- The UK government plans to implement a digital services tax in April 2020 in which US tech giants will pay 2% on the revenue they make from UK users.
- This is radical because it’s the first time the UK has targeted the US tech firms, which are often accused of not paying enough tax.
- The tech giants have paid a small amount of corporation tax on profits they report in the UK, not on revenue.
- Britain expects the new tax to raise up to £400 million ($US510 million) a year starting in 2020.
- UK officials haven’t outlined exactly how the tax would work.
The UK government on Monday announced a drastic change to the way Silicon Valley tech giants such as Facebook, Amazon, and Google would be taxed in the UK.
Chancellor Philip Hammond said the UK would tax 2% of the revenue that tech giants make from UK users, estimating that the measure could raise up to £400 million ($US510 million) a year for the nation’s coffers starting in 2020.
The so-called digital services tax is a radical move: It’s the first time the UK has targeted the US tech giants and the low amount of tax they pay in the UK.
Most major US tech firms have a complex tax setup that involves routing their sales through a subsidiary in a country with lower taxes, such as Ireland. Their UK subsidiaries report revenue based on services provided to the parent company, resulting in drastically lower revenue and profit, and, therefore, corporation tax.
“The digital platforms delivering search engines, social media, and online marketplaces have changed our lives, mostly for the better,” Hammond said in his budget statement in Parliament on Monday.
“But they also pose a real challenge for the sustainability and fairness of our tax system. The rules have not kept pace with changing business models, and it is clearly not sustainable or fair that digital platform businesses can generate substantial value in the UK without paying tax.”
The tax, Hammond added, was aimed squarely at big US tech firms and could also affect Uber and Airbnb. He said the UK would avoid entrapping smaller startups by targeting only profitable companies generating at least £500 million in global revenue.
British chancellor: ‘We cannot simply talk forever’
Hammond did not go into further detail about how the digital services tax would work, but he said the government planned to open a consultation before implementing it in April 2020.
It puts Britain a step ahead of the US and the EU on taxing big tech firms.
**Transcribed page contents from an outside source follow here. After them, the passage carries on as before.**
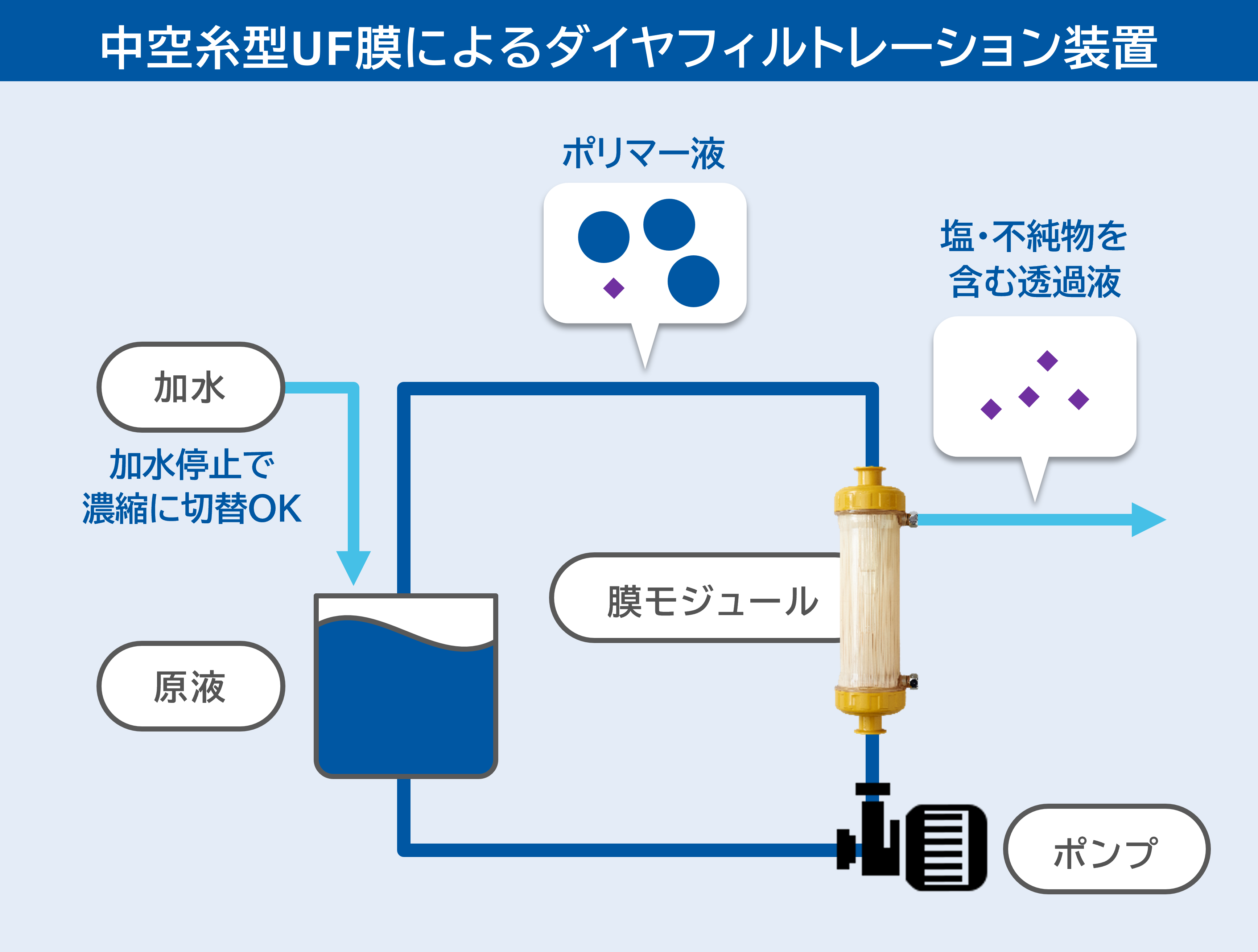 中空糸型UF膜によるダイヤフィルトレーション装置

ポリマー液

塩・不純物を含む透過液

加水

加水停止で濃縮に切替OK

膜モジュール

原液

ポンプ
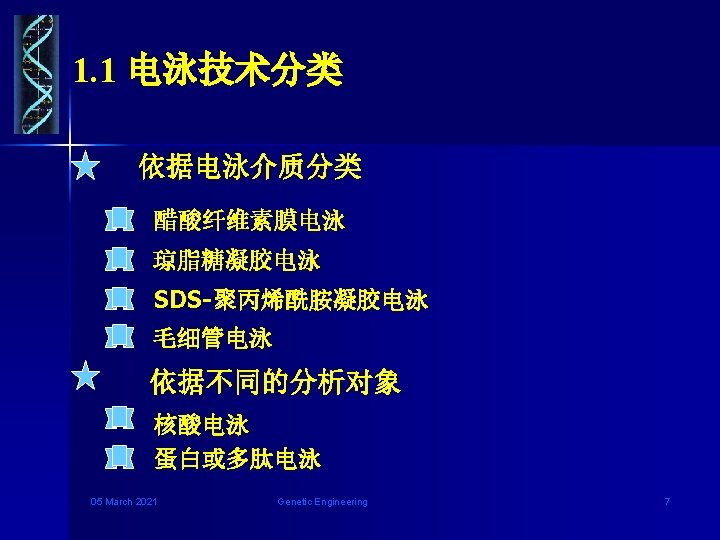 1.1 电泳技术分类

依据电泳介质分类

醋酸纤维素膜电泳

琼脂糖凝胶电泳

SDS-聚丙烯酰胺凝胶电泳

毛细管电泳

依据不同的分析对象

核酸电泳

蛋白或多肽电泳

05 March 2021 Genetic Engineering 7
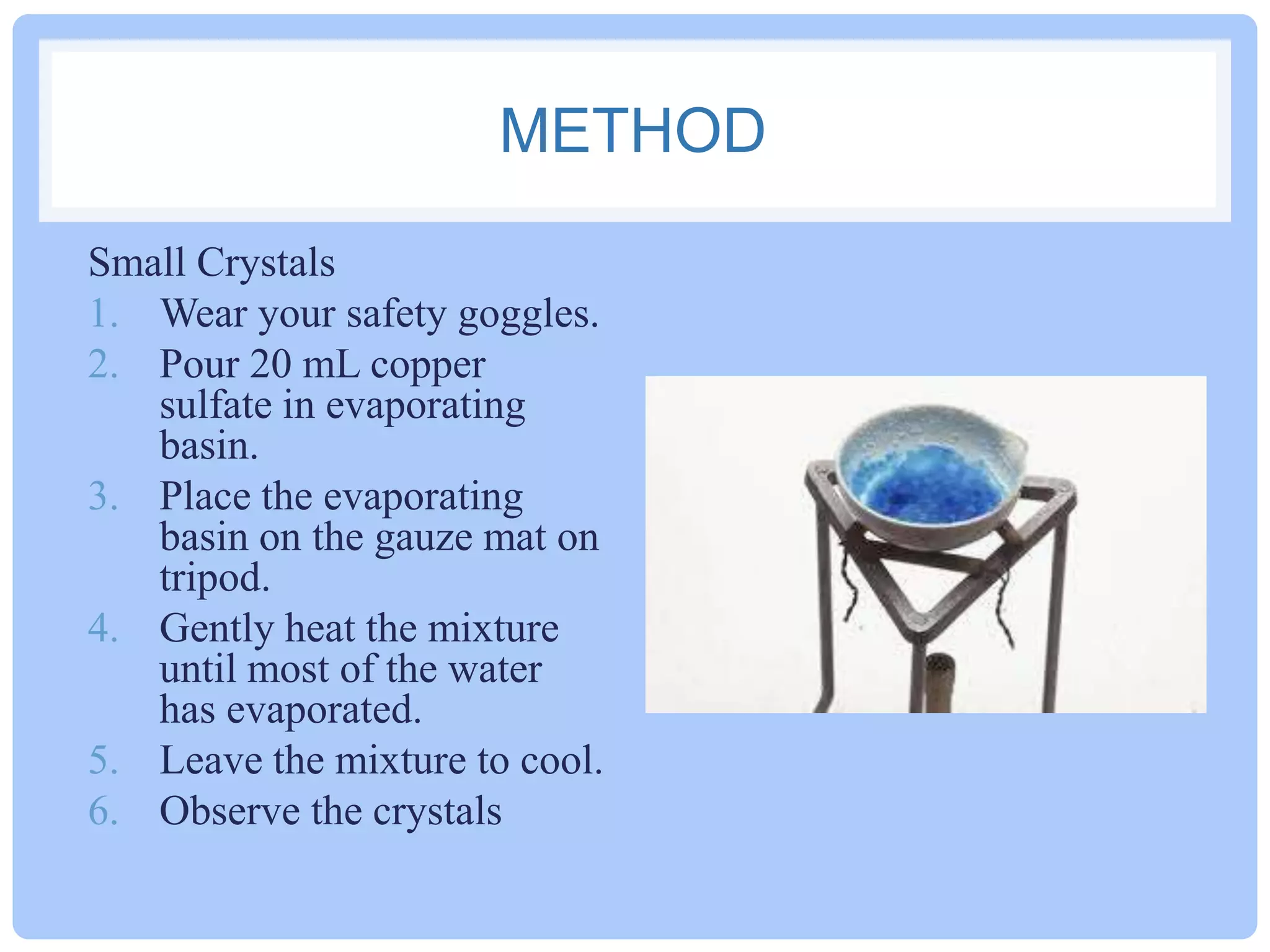 METHOD

Small Crystals

1. Wear your safety goggles.
2. Pour 20 mL copper sulfate in evaporating basin.
3. Place the evaporating basin on the gauze mat on tripod.
4. Gently heat the mixture until most of the water has evaporated.
5. Leave the mixture to cool.
6. Observe the crystals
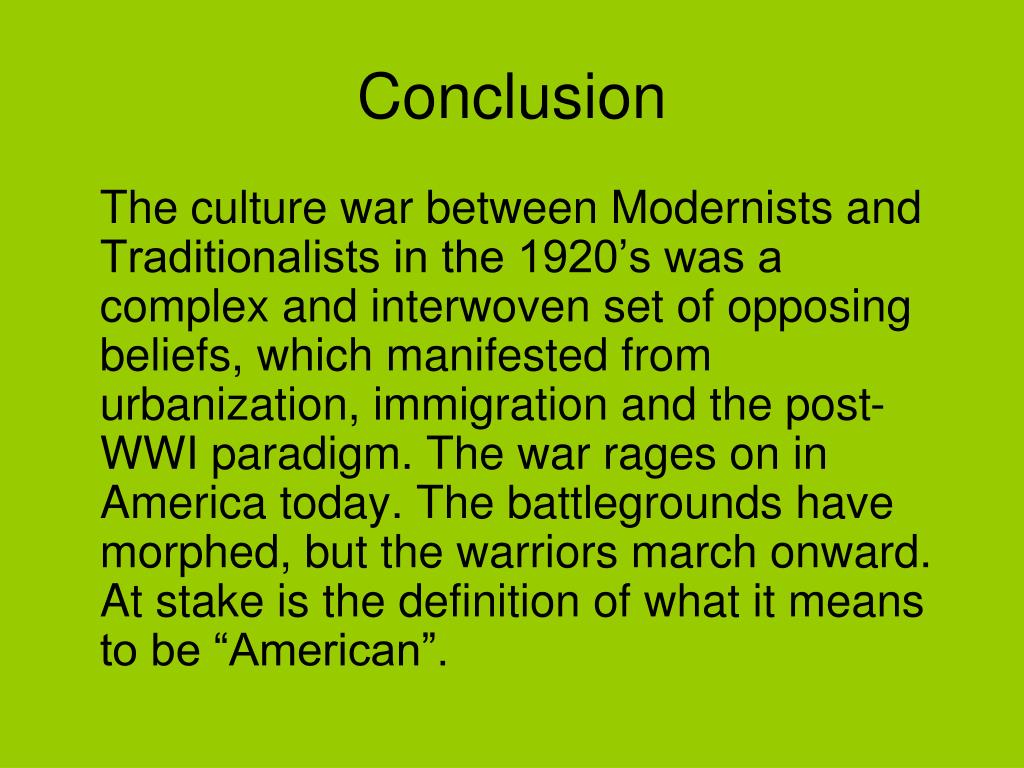 Conclusion

The culture war between Modernists and Traditionalists in the 1920’s was a complex and interwoven set of opposing beliefs, which manifested from urbanization, immigration and the post-WWI paradigm. The war rages on in America today. The battlegrounds have morphed, but the warriors march onward. At stake is the definition of what it means to be “American”.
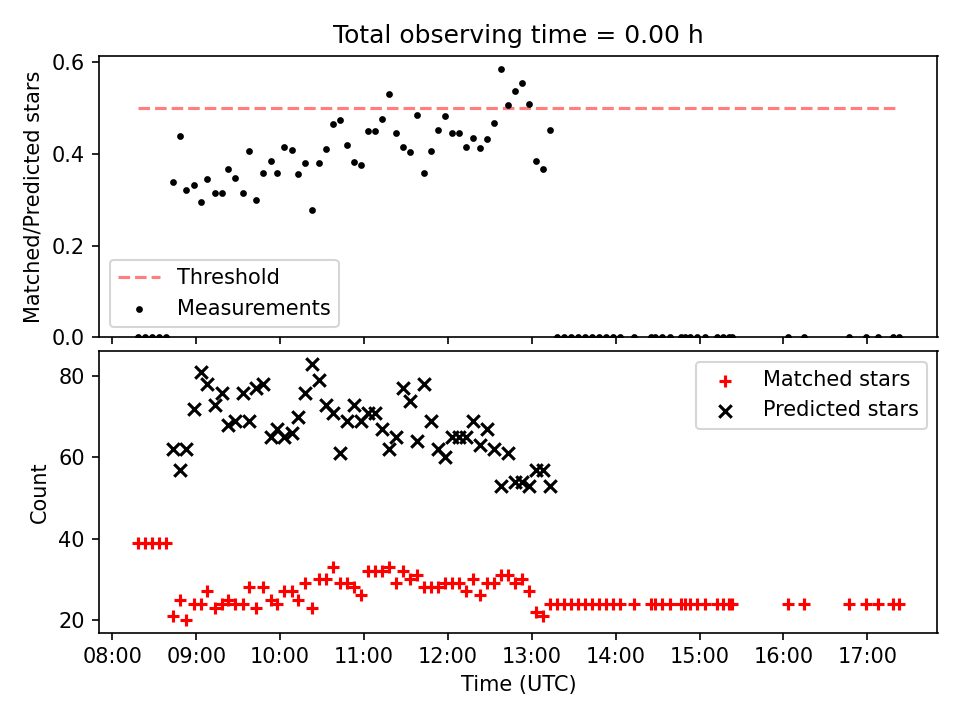 Total observing time = 0.00 h

Matched/Predicted stars

0.6
0.4
0.2
0.0

Threshold
Measurements

Count

80
60
40
20

Matched stars
Predicted stars

08:00
09:00
10:00
11:00
12:00
13:00
14:00
15:00
16:00
17:00

Time (UTC)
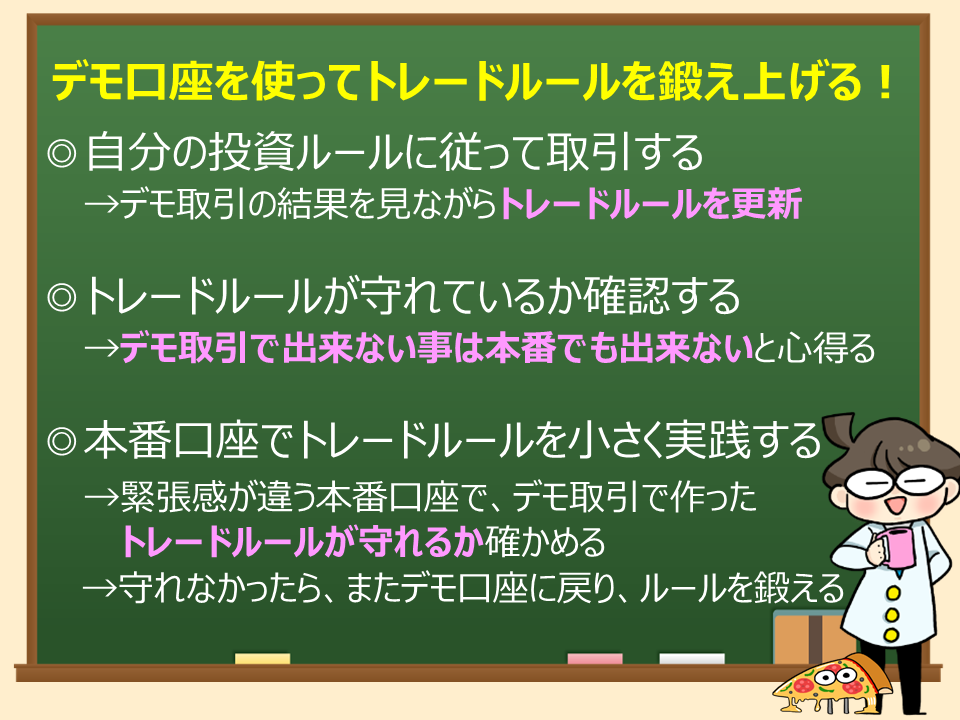 デモ口座を使ってトレードルールを鍛え上げる！

◎自分の投資ルールに従って取引する
→デモ取引の結果を見ながらトレードルールを更新

◎トレードルールが守れているか確認する
→デモ取引で出来ない事は本番でも出来ないと心得る

◎本番口座でトレードルールを小さく実践する
→緊張感が違う本番口座で、デモ取引で作ったトレードルールが守れるか確かめる
→守れなかったら、またデモ口座に戻り、ルールを鍛える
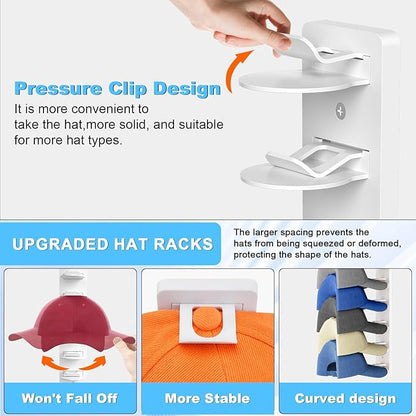 Pressure Clip Design
It is more convenient to take the hat,more solid, and suitable for more hat types.

UPGRADED HAT RACKS

The larger spacing prevents the hats from being squeezed or deformed, protecting the shape of the hats.

Won't Fall Off

More Stable

Curved design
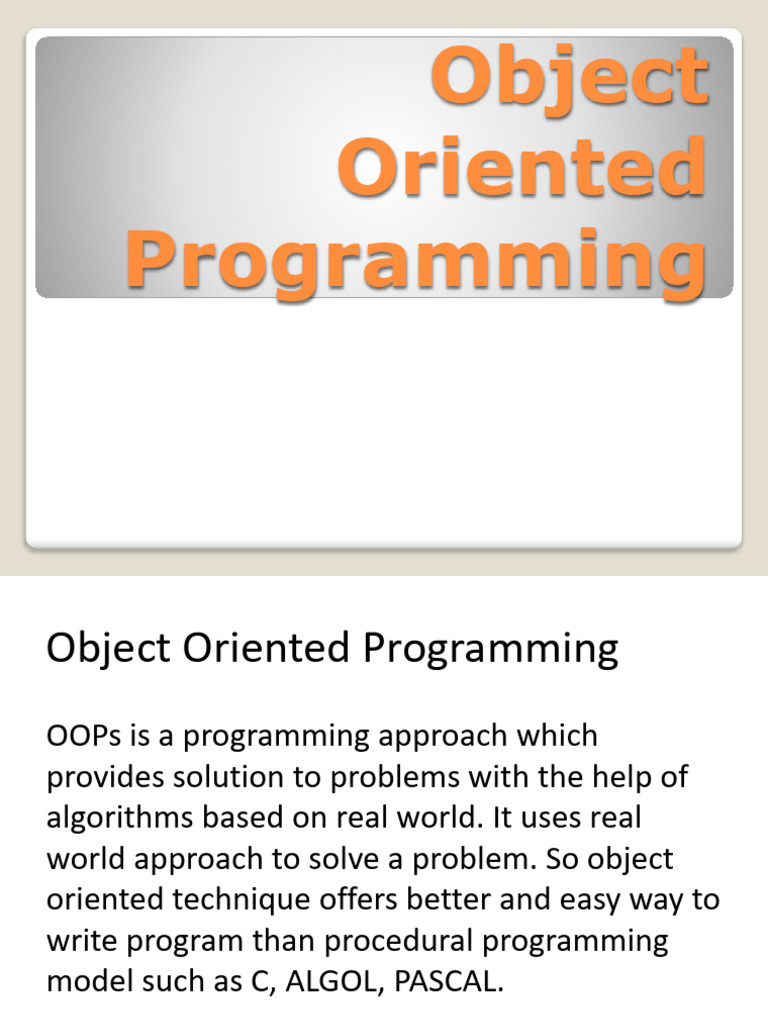 Object Oriented Programming

Object Oriented Programming

OOPs is a programming approach which provides solution to problems with the help of algorithms based on real world. It uses real world approach to solve a problem. So object oriented technique offers better and easy way to write program than procedural programming model such as C, ALGOL, PASCAL.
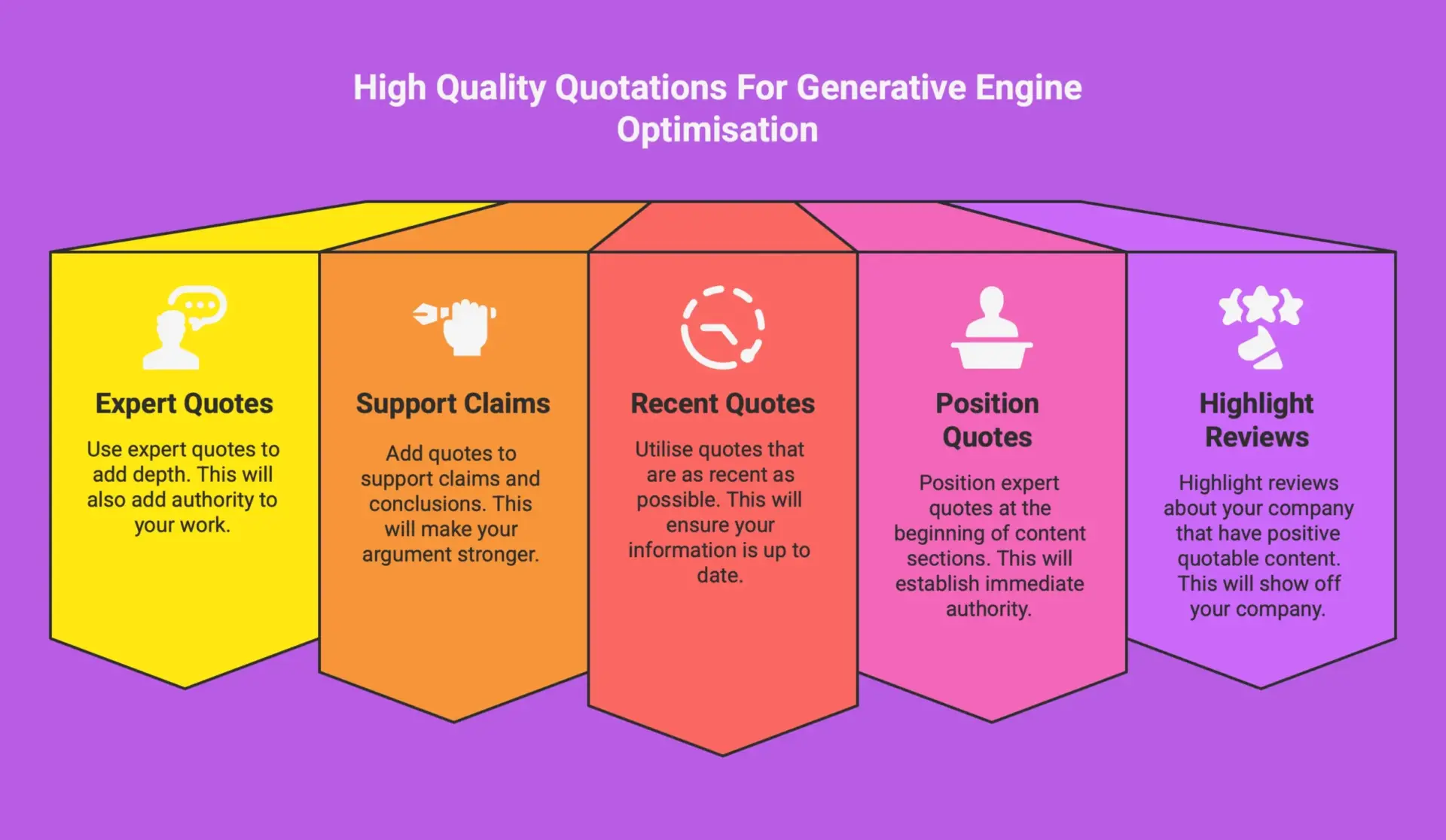 High Quality Quotations For Generative Engine Optimisation

Expert Quotes

Use expert quotes to add depth. This will also add authority to your work.

Support Claims

Add quotes to support claims and conclusions. This will make your argument stronger.

Recent Quotes

Utilise quotes that are as recent as possible. This will ensure your information is up to date.

Position Quotes

Position expert quotes at the beginning of content sections. This will establish immediate authority.

Highlight Reviews

Highlight reviews about your company that have positive quotable content. This will show off your company.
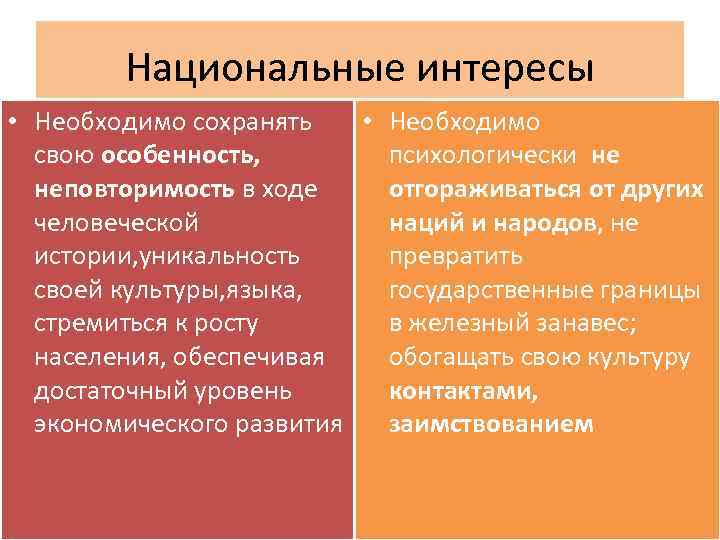 Национальные интересы

• Необходимо сохранять свою особенность, неповторимость в ходе человеческой истории,уникальность своей культуры,языка, стремиться к росту населения, обеспечивая достаточный уровень экономического развития

• Необходимо психологически не отгораживаться от других наций и народов, не превратить государственные границы в железный занавес; обогащать свою культуру контактами, заимствованием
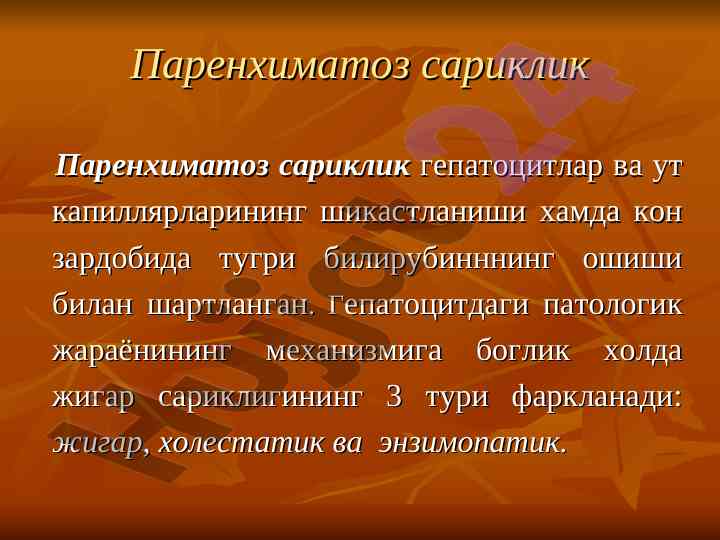 Паренхиматоз сариклик

Паренхиматоз сариклик гепатоцитлар ва ут капиллярларининг шикастланиши хамда кон зардобида тугри билирубинннинг ошиши билан шартланган. Гепатоцитдаги патологик жараёнининг механизмига боглик холда жигар сариклигининг 3 тури фаркланади: жигар, холестатик ва энзимопатик.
The UK government said that it was committed to ongoing talks among the G20 and the Organisation for Economic Cooperation and Development to reform the way the firms are taxed, and that it would apply the digital services tax only until an “appropriate long-term solution is in place.”
“New global agreement is the best long-term solution, but progress is painfully slow,” Hammond said. “We cannot simply talk forever.”
Hammond also joked that he expected to hear from Facebook’s new communications chief, Nick Clegg, a former deputy prime minister and Liberal Democrat leader who is one week into his new job.
“I am looking forward to my call from the former leader of the Liberal Democrats,” Hammond quipped.
TechUK, the British lobbying group that counts Facebook, Amazon, and Google among its members, said it opposed the tax.
“The kind of tax being proposed will be bad for investment and bad for the UK economy,” CEO Julian David said, adding that the UK breaking away from the EU and the OECD to introduce a national tax was “the wrong idea.”
“This is an international tax issue that needs an internationally agreed solution,” he said, adding, “It would be bizarre if the UK were to implement a new tax just as real and substantive international action is being reached.”